Las normas son claras: los hijos quieren a sus padres, les perdonan todo, les permiten todo, porque los padres te obligan a hacer cosas por tu bien, porque son adultos que intrínsecamente sabes que te están protegiendo aunque no lo entiendas. Y además se extiende esa percepción de protección a todos los adultos que conviven a tu alrededor: tus otros familiares, tu profesor, tus vecinos, los amigos de tus padres… Creo que eso es innato en el ser humano, en el ser vivo. Todos los cachorros de los mamíferos, todas las crías de todos los vertebrados dejan que sus mayores les manejen a su antojo porque por intuición saben que es para su seguridad. El problema llega cuando esos adultos traicionan el instinto mas primario de la vida: la protección de tu propia estirpe, y además hay quien no hace nada por evitarlo. 

Es posible que el error fuera la ignorancia, el desconocimiento, o tal vez el miedo. Quiero creer que era la ignorancia lo que las hizo pensar que tal vez no era para tanto. Quiero creer que era el desconocimiento lo que las hizo creer que los abusos no llevaban sucediéndose de forma intermitente toda mi infancia. Quiero creer que principalmente era el miedo que inspiraba mi padre, que ante su “sugerencia” de que salieran de la habitación porque estaba con su hija menor y no hacía nada malo, ellas no hubiesen podido hacer más que mirar hacia otro lado para no tener que enfrentarse a él y después regañarme porque no tenían valor para hacer nada mas. 


Durante doce años viví sola la traición de mi padre, y cuando por fin rompí mi silencio no obtuve mas que una pistola para apoyarla en la sien y jugar a la Ruleta Rusa. Porque en mi percepción solo me dieron a elegir entre continuar con los abusos o el castigo por haberlos consentido durante doce años.

TAREAS PLANTEADAS ::
[1] Actualiza el fragmento desde "Las normas son" hasta "nada por evitarlo.", ambos incluidos, sustituyendo "cachorros" por "pequeños".
[2] Resume el fragmento en dos oraciones.
[3] Responde con datos del fragmento:
(a) ¿Qué hacen todas las crías de los vertebrados con sus mayores?
(b) ¿Durante cuántos años se vivió en soledad la traición del padre?
(c) ¿Qué tres posibles causas del error se mencionan?
Las entradas no intervienen en ninguna de estas tareas.

MATERIAL EXTRAÍDO ::
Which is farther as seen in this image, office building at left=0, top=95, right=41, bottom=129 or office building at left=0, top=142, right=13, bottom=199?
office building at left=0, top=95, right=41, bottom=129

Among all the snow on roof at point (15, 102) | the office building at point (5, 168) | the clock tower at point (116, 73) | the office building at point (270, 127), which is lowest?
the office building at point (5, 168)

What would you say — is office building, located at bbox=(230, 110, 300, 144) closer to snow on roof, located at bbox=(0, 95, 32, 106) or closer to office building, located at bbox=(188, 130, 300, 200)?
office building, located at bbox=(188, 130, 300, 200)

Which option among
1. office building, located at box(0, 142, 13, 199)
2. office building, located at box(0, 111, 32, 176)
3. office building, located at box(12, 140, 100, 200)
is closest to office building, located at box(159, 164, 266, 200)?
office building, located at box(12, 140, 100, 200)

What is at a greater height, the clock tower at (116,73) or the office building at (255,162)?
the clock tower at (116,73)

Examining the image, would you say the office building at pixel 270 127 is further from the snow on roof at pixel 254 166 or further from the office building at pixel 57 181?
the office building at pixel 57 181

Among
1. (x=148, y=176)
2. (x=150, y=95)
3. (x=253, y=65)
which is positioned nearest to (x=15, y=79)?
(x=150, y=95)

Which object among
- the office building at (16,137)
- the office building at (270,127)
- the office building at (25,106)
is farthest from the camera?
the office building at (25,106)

==

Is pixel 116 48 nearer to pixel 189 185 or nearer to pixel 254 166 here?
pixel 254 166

PROBLEMAS RESUELTOS ::
[1]
Las normas son claras: los hijos quieren a sus padres, les perdonan todo, les permiten todo, porque los padres te obligan a hacer cosas por tu bien, porque son adultos que intrínsecamente sabes que te están protegiendo aunque no lo entiendas. Y además se extiende esa percepción de protección a todos los adultos que conviven a tu alrededor: tus otros familiares, tu profesor, tus vecinos, los amigos de tus padres… Creo que eso es innato en el ser humano, en el ser vivo. Todos los pequeños de los mamíferos, todas las crías de todos los vertebrados dejan que sus mayores les manejen a su antojo porque por intuición saben que es para su seguridad. El problema llega cuando esos adultos traicionan el instinto mas primario de la vida: la protección de tu propia estirpe, y además hay quien no hace nada por evitarlo.

[2] El fragmento sostiene que los hijos confían instintivamente en sus padres y en los adultos de su entorno porque los perciben como protectores, y que el problema llega cuando esos adultos traicionan el instinto de protección y nadie hace nada por evitarlo. Relata que los abusos del padre se sucedieron durante toda la infancia mientras otras personas miraban hacia otro lado, quizá por ignorancia, desconocimiento o miedo, y que, al romper el silencio tras doce años, solo se dio a elegir entre continuar con los abusos o recibir castigo por haberlos consentido.

[3]
(a) Dejan que sus mayores les manejen a su antojo, porque por intuición saben que es para su seguridad.
(b) Durante doce años.
(c) La ignorancia, el desconocimiento y el miedo.